** PAGE **
The AL West leaders and 2017 World Series champions added two other pitchers, too, getting starter Aaron Sanchez and reliever Joe Biagini from Toronto.
"Houston made some big deals. They're really good. They were good before," Red Sox President of Baseball Operations Dave Dombrowski said.
A lot of contenders were busy.
The Chicago Cubs added Detroit's Nicholas Castellanos to their lineup, the Phillies got outfielder Corey Dickerson from Pittsburgh and the Washington Nationals acquired relievers Daniel Hudson, Roenis Elías and Hunter Strickland.
In most cases, major leaguers were swapped for minor leaguers.
"When it comes to trades, one thing I've learned is, just wait," Cubs manager Joe Maddon said. "You've got to wait until the very end and it plays itself out. The 11th hour is the most powerful hour there is. To get things done before that, it normally doesn't work to get what you want. There's the 11th hour at work."
"When it comes to trades, one thing I've learned is, just wait. You've got to wait until the very end and it plays itself out. The 11th hour is the most powerful hour there is. To get things done before that, it normally doesn't work to get what you want. There's the 11th hour at work."

** PROBLEM STATEMENT **
From the baseball trade article above, list every player it names as being acquired or added by a team.

** Spatial questions about pictures **
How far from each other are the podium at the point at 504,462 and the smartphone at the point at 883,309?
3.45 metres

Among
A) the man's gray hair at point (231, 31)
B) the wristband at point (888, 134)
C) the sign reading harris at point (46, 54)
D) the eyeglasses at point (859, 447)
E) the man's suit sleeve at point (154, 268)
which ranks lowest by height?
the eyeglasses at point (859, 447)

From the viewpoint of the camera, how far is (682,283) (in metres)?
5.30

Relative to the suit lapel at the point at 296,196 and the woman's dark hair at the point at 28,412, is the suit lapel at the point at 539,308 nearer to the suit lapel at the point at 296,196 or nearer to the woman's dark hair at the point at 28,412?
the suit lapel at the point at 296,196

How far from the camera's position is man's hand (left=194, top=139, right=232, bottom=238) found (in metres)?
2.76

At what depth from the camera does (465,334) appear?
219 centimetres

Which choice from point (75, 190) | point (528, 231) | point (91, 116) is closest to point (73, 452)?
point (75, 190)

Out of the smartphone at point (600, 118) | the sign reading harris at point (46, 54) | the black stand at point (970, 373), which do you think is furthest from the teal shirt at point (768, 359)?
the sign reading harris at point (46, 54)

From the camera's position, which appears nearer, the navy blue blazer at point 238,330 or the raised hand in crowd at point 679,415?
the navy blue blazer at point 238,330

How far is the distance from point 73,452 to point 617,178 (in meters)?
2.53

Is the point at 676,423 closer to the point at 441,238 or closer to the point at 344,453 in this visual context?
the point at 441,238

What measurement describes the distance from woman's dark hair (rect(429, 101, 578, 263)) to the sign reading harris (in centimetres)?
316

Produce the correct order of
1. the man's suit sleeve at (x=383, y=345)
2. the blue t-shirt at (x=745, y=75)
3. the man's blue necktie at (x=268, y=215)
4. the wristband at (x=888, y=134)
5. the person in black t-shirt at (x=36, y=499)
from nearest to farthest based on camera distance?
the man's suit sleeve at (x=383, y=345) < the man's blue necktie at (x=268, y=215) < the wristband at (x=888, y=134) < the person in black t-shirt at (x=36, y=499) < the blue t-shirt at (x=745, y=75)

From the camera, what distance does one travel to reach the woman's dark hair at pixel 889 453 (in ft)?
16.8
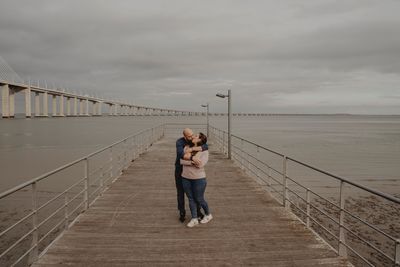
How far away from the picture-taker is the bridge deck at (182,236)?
445cm

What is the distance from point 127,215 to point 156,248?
1710 mm

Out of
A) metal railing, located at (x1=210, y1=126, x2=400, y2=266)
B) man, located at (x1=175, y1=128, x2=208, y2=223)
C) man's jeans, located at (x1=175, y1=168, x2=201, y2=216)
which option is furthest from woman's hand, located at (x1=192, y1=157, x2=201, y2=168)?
metal railing, located at (x1=210, y1=126, x2=400, y2=266)

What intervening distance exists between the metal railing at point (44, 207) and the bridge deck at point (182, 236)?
38cm

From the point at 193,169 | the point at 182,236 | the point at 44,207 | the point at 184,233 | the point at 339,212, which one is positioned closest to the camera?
the point at 182,236

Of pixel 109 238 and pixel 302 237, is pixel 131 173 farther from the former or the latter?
pixel 302 237

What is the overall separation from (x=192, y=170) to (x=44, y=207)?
8269mm

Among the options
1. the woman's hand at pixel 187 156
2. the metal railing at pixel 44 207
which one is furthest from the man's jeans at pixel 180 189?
the metal railing at pixel 44 207

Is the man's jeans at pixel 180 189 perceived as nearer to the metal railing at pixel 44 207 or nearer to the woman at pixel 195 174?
the woman at pixel 195 174

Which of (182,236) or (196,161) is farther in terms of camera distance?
(196,161)

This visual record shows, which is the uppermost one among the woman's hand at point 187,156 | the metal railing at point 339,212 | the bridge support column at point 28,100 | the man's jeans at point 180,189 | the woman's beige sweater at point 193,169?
the bridge support column at point 28,100

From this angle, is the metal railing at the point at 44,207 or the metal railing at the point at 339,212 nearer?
the metal railing at the point at 44,207

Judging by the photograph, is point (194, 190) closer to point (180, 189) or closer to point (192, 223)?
point (180, 189)

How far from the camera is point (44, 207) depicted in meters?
12.0

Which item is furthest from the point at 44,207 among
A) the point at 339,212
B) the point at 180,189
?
the point at 339,212
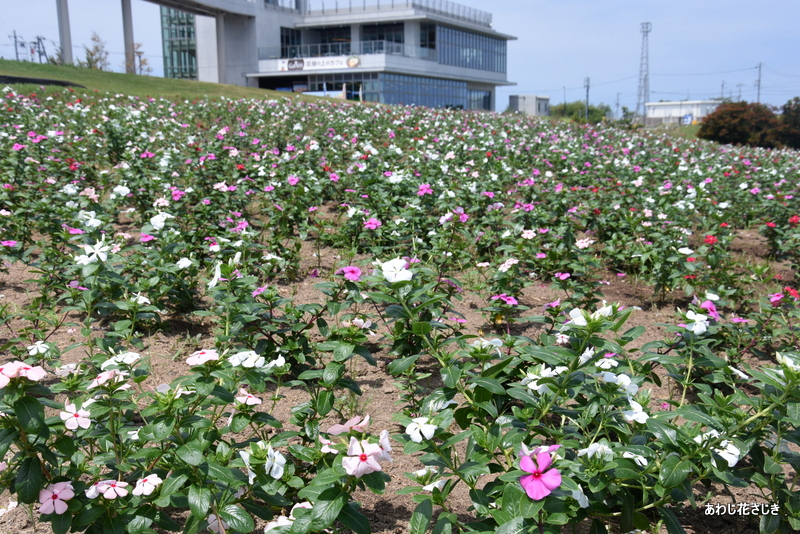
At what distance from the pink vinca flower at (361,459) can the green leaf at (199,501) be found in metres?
0.42

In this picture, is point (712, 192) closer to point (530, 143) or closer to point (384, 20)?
point (530, 143)

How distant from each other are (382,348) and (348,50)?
47.9 metres

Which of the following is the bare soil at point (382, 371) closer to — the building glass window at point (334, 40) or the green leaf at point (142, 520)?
the green leaf at point (142, 520)

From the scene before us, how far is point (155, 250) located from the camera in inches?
149

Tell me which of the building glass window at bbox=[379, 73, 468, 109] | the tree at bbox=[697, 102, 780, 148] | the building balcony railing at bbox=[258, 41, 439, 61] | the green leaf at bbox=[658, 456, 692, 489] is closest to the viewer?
the green leaf at bbox=[658, 456, 692, 489]

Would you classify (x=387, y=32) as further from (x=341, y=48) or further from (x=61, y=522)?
(x=61, y=522)

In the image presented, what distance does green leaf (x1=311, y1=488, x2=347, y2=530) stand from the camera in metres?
1.49

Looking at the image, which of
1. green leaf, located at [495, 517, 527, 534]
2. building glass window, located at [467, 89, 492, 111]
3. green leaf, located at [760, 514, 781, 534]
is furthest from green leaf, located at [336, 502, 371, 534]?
building glass window, located at [467, 89, 492, 111]

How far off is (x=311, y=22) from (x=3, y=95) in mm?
41281

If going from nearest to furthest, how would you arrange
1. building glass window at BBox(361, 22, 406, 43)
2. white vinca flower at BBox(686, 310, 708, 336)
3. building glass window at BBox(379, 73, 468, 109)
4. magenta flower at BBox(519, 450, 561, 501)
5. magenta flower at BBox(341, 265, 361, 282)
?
magenta flower at BBox(519, 450, 561, 501), white vinca flower at BBox(686, 310, 708, 336), magenta flower at BBox(341, 265, 361, 282), building glass window at BBox(379, 73, 468, 109), building glass window at BBox(361, 22, 406, 43)

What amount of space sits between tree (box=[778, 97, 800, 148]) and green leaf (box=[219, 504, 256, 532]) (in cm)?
2910

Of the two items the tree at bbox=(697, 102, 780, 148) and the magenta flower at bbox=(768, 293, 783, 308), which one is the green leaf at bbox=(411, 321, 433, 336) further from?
the tree at bbox=(697, 102, 780, 148)

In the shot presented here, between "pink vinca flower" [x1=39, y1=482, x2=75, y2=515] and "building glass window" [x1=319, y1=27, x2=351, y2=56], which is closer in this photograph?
"pink vinca flower" [x1=39, y1=482, x2=75, y2=515]

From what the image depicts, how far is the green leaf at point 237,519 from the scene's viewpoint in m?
1.62
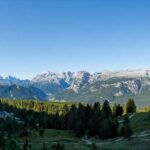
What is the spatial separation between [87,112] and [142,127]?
36.6 metres

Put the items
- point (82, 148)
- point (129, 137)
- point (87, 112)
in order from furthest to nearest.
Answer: point (87, 112) < point (129, 137) < point (82, 148)

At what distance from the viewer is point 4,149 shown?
83375mm

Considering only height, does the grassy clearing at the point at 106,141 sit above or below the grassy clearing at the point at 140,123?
below

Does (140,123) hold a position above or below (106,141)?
above

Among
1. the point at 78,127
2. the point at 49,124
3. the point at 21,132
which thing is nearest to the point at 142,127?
the point at 78,127

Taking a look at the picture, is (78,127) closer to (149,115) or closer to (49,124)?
(149,115)

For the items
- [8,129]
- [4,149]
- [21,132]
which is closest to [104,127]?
[21,132]

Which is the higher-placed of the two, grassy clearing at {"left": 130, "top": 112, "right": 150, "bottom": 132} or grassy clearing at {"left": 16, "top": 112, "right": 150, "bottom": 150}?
grassy clearing at {"left": 130, "top": 112, "right": 150, "bottom": 132}

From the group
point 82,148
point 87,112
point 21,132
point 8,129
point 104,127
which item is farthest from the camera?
point 87,112

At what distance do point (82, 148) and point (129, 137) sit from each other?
27.2 metres

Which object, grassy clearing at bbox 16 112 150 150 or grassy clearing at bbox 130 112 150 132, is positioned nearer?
grassy clearing at bbox 16 112 150 150

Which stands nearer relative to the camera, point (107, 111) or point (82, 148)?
point (82, 148)

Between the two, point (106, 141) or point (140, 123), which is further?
point (140, 123)

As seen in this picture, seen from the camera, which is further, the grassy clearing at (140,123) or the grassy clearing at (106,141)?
the grassy clearing at (140,123)
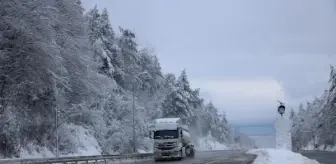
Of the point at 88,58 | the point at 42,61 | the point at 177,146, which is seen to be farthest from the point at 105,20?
the point at 42,61

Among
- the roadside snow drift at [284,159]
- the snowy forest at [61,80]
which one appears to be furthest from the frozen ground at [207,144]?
the roadside snow drift at [284,159]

** EXERCISE SOLUTION **
Aaron Sanchez, Joe Biagini, Nicholas Castellanos, Corey Dickerson, Daniel Hudson, Roenis Elías, Hunter Strickland